Bonds, like all financial asset classes, are very expensive by any historical yardstick, observes Bob Michele, CIO of global fixed income and commodities at JP Morgan Asset Management.

Still, there is some good news lurking behind the lofty stock and bond prices, not to mention the razor-thin yields. There is “a 60% probability [that] over the next six months the markets will price in above-trend growth,” Michele said in a webcast on Tuesday.

In these strange and bizarre pandemic times, Michele is looking at the bond market through a very different lens than he would during normal times. “Bond yields are everything central banks want them to be,” he said. JP Morgan also expects there to be a fiscal stimulus package some time in the next four months.

“They are focused on insuring there is a recovery,” he continued. That’s why Michele views the bond market not as a set of yields but as the cost of funding an economic rebound.

There is no precedent in modern economic history for the current downturn that the global business cycle is currently facing. But the financial crisis of 2008 provides something of a recent mirror for the sake of comparison, even if the circumstances were quite different.

Here Michele finds a series of favorable contrasts. As sharp as the downturn was in March and April of this year, the current recession is largely devoid of the systemic problems associated with the subprime loans that brought the global economy to its knees in 2008.

Michele doubts the default rates in the junk bond market will reach the levels they did during the financial crisis. In that recession, bond defaults rose to 11% in the U.S. and 8% in Europe.

This time, the policy response has been far more dramatic than the TARP legislation, which simply injected capital into banks’ balance sheets, where it sat for years.
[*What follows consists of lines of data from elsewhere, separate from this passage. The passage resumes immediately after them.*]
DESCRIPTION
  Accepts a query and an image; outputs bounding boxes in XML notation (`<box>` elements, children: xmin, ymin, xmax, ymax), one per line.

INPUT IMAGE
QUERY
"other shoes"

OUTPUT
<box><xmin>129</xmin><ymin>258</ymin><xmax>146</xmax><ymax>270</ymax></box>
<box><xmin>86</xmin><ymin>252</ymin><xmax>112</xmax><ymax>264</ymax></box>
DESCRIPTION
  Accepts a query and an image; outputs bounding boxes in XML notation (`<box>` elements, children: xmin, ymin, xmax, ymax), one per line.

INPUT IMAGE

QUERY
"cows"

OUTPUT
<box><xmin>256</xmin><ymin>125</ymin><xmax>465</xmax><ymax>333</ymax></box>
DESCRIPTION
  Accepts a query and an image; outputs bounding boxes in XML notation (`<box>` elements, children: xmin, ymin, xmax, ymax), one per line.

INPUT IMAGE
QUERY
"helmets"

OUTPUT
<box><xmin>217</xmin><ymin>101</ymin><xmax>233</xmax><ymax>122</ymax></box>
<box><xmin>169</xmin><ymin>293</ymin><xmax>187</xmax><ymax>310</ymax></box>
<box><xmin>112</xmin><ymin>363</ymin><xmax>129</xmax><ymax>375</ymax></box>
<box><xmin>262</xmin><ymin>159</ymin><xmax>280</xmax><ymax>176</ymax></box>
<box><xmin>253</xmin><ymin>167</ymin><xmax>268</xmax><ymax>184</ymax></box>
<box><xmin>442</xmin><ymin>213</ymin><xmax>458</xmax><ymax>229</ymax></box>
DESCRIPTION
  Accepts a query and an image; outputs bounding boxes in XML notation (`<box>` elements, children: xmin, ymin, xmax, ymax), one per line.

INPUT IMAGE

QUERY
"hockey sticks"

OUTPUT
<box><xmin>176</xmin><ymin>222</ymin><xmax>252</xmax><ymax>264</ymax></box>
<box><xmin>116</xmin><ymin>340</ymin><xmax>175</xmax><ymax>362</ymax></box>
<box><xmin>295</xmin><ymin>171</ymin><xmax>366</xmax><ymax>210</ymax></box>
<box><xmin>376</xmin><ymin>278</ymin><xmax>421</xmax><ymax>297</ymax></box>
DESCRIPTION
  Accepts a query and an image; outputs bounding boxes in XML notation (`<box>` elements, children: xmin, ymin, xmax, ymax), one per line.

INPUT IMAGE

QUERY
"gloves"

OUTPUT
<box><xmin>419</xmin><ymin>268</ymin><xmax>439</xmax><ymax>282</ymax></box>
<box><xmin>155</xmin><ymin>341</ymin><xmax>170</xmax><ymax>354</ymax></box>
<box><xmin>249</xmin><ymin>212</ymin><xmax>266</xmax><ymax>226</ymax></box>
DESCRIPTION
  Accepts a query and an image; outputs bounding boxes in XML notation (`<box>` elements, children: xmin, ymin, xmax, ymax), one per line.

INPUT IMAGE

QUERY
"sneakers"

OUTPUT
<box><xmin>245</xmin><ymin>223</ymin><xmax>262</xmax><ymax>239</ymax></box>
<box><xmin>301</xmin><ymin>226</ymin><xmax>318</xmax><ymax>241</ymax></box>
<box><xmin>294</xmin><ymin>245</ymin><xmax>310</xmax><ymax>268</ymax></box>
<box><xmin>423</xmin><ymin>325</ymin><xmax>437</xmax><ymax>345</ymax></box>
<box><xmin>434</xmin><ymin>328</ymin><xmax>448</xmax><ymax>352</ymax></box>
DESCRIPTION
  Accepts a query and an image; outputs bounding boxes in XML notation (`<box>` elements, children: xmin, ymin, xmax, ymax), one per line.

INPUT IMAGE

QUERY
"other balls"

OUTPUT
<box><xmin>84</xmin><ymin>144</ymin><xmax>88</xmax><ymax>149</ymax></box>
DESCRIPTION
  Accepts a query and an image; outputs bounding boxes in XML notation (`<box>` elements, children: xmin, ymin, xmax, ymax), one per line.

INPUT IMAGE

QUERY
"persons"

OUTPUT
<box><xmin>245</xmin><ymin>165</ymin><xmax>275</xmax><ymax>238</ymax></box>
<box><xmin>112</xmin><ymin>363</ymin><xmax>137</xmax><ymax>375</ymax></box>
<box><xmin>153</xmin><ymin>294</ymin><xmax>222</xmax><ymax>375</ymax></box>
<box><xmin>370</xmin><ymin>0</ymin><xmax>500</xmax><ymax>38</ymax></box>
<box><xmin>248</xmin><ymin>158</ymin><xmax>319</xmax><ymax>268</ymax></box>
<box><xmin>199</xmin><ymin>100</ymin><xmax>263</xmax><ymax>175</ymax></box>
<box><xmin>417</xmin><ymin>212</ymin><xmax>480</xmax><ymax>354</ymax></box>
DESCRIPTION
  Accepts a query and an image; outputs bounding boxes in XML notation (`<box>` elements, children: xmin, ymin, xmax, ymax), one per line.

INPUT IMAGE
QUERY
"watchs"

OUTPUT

When one tallies up the total amount of global fiscal stimulus and central bank balance sheet expansion, Michele estimates it is about $18 trillion.

Central banks have indicated they would like to see inflation run at a 2.5% rate “for an extended period of time.” How long is that? After the financial crisis, the Fed kept rates near zero for seven years.

Distortions caused by low rates can induce dubious behavior. Michele said he could see U.S. corporate debt, which currently stands at 48% of GDP, rise to 60%.

“Debt is really cheap to carry,” he observed. “But how much leverage does a company really wish to carry?”

Another positive factor is that downgrades from ratings agencies don’t appear to be that prevalent despite warnings from some quarters of shaky finances in a variety of industries, like energy and retailing. The agencies have “decided to give companies 18 to 24 months to get their balance sheets in shape.”

In contrast to widespread predictions of a wave of corporate bond defaults, Michele maintained that “99% of corporate borrowers should be fine.” Certain industries that have been partially shut down or capacity-constrained by the pandemic—like retail, travel, hospitality and real estate—are obviously being affected.

But Michele noted there is a lot of money sitting in distressed debt funds “waiting to step in and restructure” troubled business concerns.